Posted: 17 Apr 2012 07:40 AM PDT
Post written by Leo Babauta.
There is something about my mind, and many people’s minds, that is overly optimistic.
We think we can do so much each day, and so we overplan. We fill our plans with so much, confident we can do it all, ignoring the evidence of the past when most plans didn’t get done and most things didn’t get crossed off as hoped.
We believe that, sure, we might have failed to meet our expectations in the past, but this time will be different! This time, we will do better. This time, we will be disciplined and productive and get more done.
Yes, that’s an excellent plan. Let me know how that works out.
Hint: It never works out for me. I’ll give you a good recent example.
What I Learned on Vacation
As I said last week, my family and I recently went on a short vacation to sunny and sublime San Diego for four days. As usual, I had lots of goals and expectations (I can’t seem to help it):
Guess how much of that got done? I did read a fair amount, but only about half the book. I didn’t even open the plastic wrapping on the yoga DVDs. I did almost no work. I ran for maybe 10 minutes at the beach once. We did a lot of walking and exploring and eating, and hung out at the beach a fair amount, but little else.

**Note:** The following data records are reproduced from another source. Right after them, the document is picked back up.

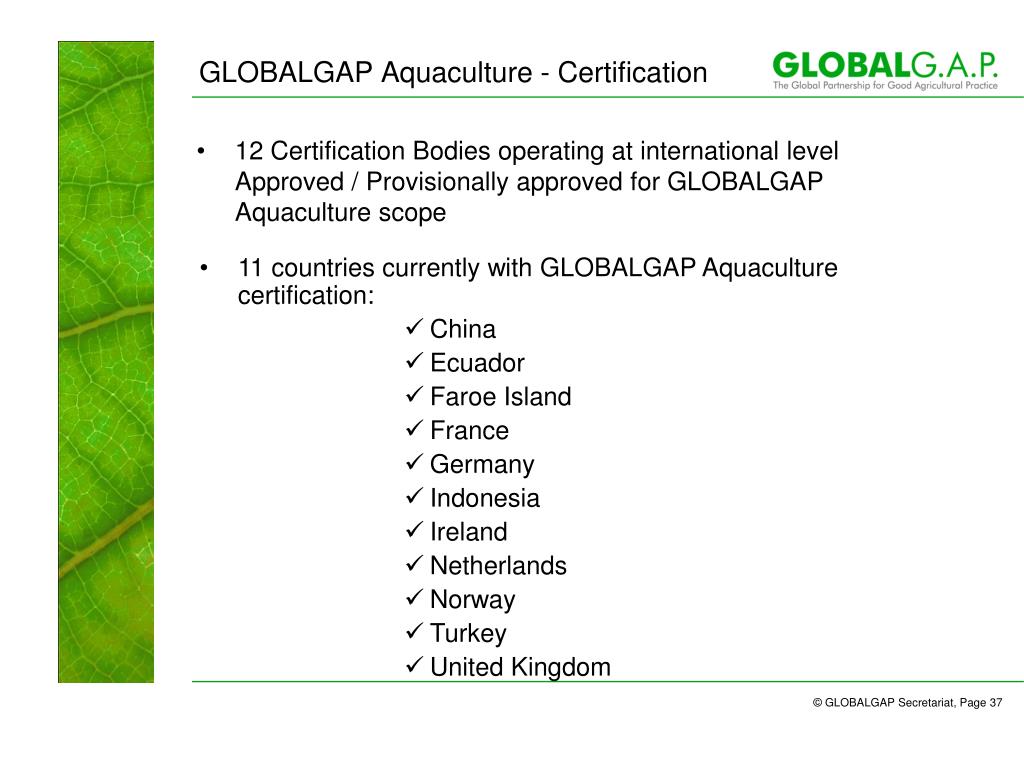 GLOBALGAP Aquaculture - Certification

GLOBALG.A.P.
The Global Partnership for Good Agricultural Practice

• 12 Certification Bodies operating at international level Approved / Provisionally approved for GLOBALGAP Aquaculture scope

• 11 countries currently with GLOBALGAP Aquaculture certification:
✓ China
✓ Ecuador
✓ Faroe Island
✓ France
✓ Germany
✓ Indonesia
✓ Ireland
✓ Netherlands
✓ Norway
✓ Turkey
✓ United Kingdom

© GLOBALGAP Secretariat, Page 37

I overplanned. I was overly optimistic. I had lots of goals and expectations.
Yes, I’ve been mostly going without goals for awhile now, but I slip into my old habits frequently.
Not Overplanning in Real Life
Sure, many experienced travelers know that I made a basic traveling mistake — overplanning is common among travelers, and the best of us plan very little on most trips. I know this, and usually follow that advice. I guess the plans above were subconscious plans and goals that my mind was making without me really trying. It was only during the middle of the trip that I realized I’d had high expectations of myself for the trip, and had set goals without realizing it.
But here’s the thing: travelers know we should travel without goals and too many plans … but what about in the rest of our lives?
Most people who travel with few plans and goals ignore this wisdom in regular, daily life.
In our daily personal and work lives, we overload ourselves and overplan. We are overly optimistic about what we can do, despite past evidence. We set too many goals and have too high expectations.